Task item » In the passage about Stonehenge below, which archaeologist is named as the one possible exception to the claim that no one brought more reading into this controversy than Mr. Herbert?

Extracted text »

*** Begin section ***

IT was not without alarm for our archæological faith that we opened "Cyclops Christianus," a book professing to "disprove the supposed antiquity of the Stonehenge and other megalithic erections in England and Britanny."

Stonehenge, indeed, may have been posterior to the knowledge and use of the mechanical powers and iron tools, -although this is not a self-evident deduction; for the Britons had abundance of metallic instruments, chisels, adzes, and hammers, long before the Romans taught them (as is alleged) the use of iron. But "the other megalithic erections,"-vast, rude, and rugged, upon which no trace of a tool has been ever visible, except that of the geologist's odious hammer,—these, at least, we had been accustomed to regard as ante-Roman, nay, almost ante-British. Mr. Herbert, however, now comes forward, and, with a torrent of Greek, Latin, Welsh, and curious lore, threatens to sweep away our prejudices, and modernize, if he cannot rationalize, our notions.

Mr. Herbert is a gentleman of good family, university education, and considerable attainments. It is doubtful indeed whether, with the exception of Jacob Bryant, any archæologist ever brought more reading into this controversy. But, if Mr. Herbert has his strong points, he has also his weak ones; and the weak point in this case is very weak indeed."

*** End section ***

Given information »

*** Begin section ***

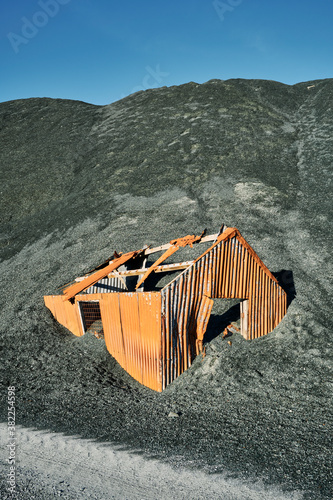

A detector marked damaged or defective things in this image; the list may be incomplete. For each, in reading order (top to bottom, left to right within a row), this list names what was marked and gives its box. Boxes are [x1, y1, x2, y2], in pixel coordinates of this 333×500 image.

rusted corrugated metal hut [45, 226, 286, 390]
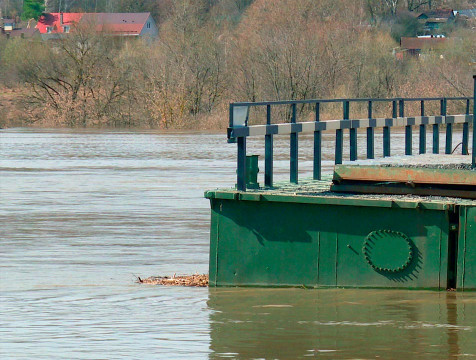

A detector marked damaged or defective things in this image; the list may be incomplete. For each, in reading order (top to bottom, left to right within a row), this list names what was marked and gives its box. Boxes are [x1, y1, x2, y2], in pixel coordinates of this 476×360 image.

rusted metal surface [332, 165, 476, 186]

*** End section ***

Result of the exercise » Jacob Bryant